Era 1: Orientação para Produção (1860–1920)

A lógica central: um produto de qualidade se vende sozinho. Com a Revolução Industrial, o desafio era produzir em escala — a demanda era maior que a oferta em quase todos os setores. Empresas focavam em eficiência produtiva, não em comunicação.

Henry Ford é o símbolo desta era: "Você pode comprar um Ford em qualquer cor, desde que seja preto." A padronização servia à produção, não ao cliente.

O que funcionava: eficiência de produção, redução de custos, distribuição básica.

Era 2: Orientação para Produto (1920–1940)

Nesta fase, as empresas acreditam que o produto de maior qualidade vence. A diferença em relação à Era 1: agora existe alguma concorrência. A solução é fazer o produto cada vez melhor.

Isso cria o que Theodore Levitt chamou de "miopia de marketing": a empresa fica tão focada no produto que perde de vista o problema real que o cliente quer resolver. Fabricantes de ferrovias focaram em trens enquanto a aviação os ultrapassava.

Era 3: Orientação para Vendas (1940–1960)

Pós-Segunda Guerra, a superprodução industrial cria excesso de oferta. Não basta produzir bem — é preciso vender. Nasce a figura do vendedor agressivo e da publicidade persuasiva.

A lógica: os consumidores não vão comprar o suficiente a menos que sejam ativamente persuadidos. O marketing se torna sinônimo de vendas e publicidade.

Ferramentas típicas: propaganda de massa, telemarketing, vendas porta a porta, promoções de preço.

Era 4: Orientação para Marketing (1960–2000)

A virada conceitual mais importante da história do marketing.
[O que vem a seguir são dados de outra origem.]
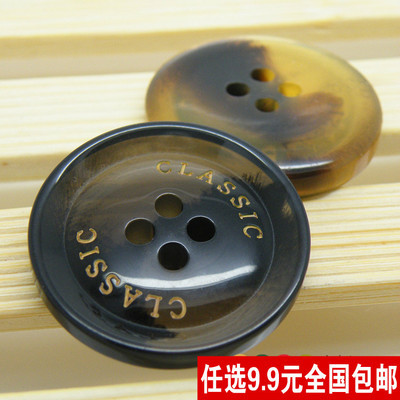 高档扣子大衣风衣纽扣服装配件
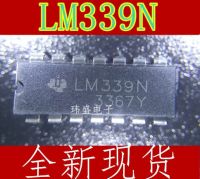 10pcs LM339 LM339N DIP-14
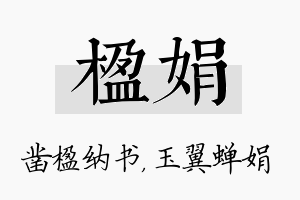 楹娟名字的寓意及含义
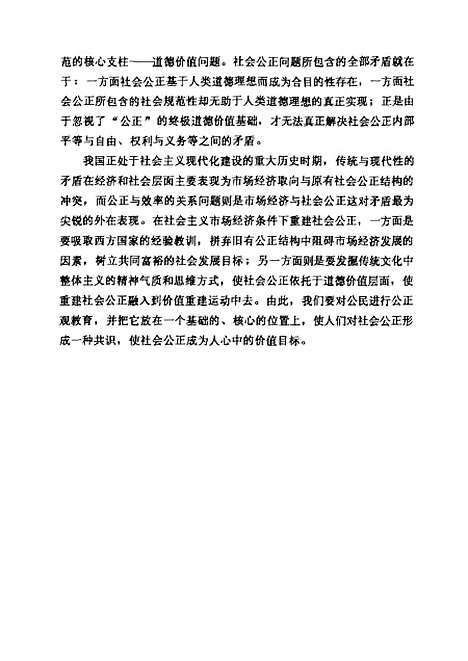 [下载][论社会公正].pdf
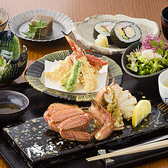 銀座 蟹みつのおすすめ料理2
Philip Kotler e outros teóricos formalizam o conceito de marketing: o ponto de partida não é o produto, mas as necessidades do cliente.

Orientação para VendasOrientação para Marketing
Parte do produto existenteParte das necessidades do cliente
Foco em vender o que foi produzidoFoco em produzir o que o cliente quer
Resultado esperado: volume de vendasResultado esperado: satisfação + lucro
Comunicação de mão únicaPesquisa de mercado e feedback

Surgem: pesquisa de mercado, segmentação, posicionamento, branding emocional, marketing de relacionamento.

Era 5: Marketing 5.0 (2021–presente)

Kotler lançou o conceito de Marketing 5.0 em 2021, combinando dois conceitos aparentemente opostos: tecnologia avançada e humanidade profunda.

Os 5 componentes do Marketing 5.0:

  • Data-driven marketing: decisões baseadas em dados, não intuição
  • Predictive marketing: antecipar comportamentos antes que aconteçam
  • Contextual marketing: experiência relevante no momento e contexto certos
  • Augmented marketing: tecnologia ampliando (não substituindo) as relações humanas
  • Agile marketing: estruturas flexíveis que respondem rapidamente ao mercado
O paradoxo do Marketing 5.0

Quanto mais tecnologia, mais humanidade. Automação libera profissionais de marketing para se concentrar em empatia, criatividade e construção de relacionamentos genuínos. A IA executa; o humano imagina e conecta.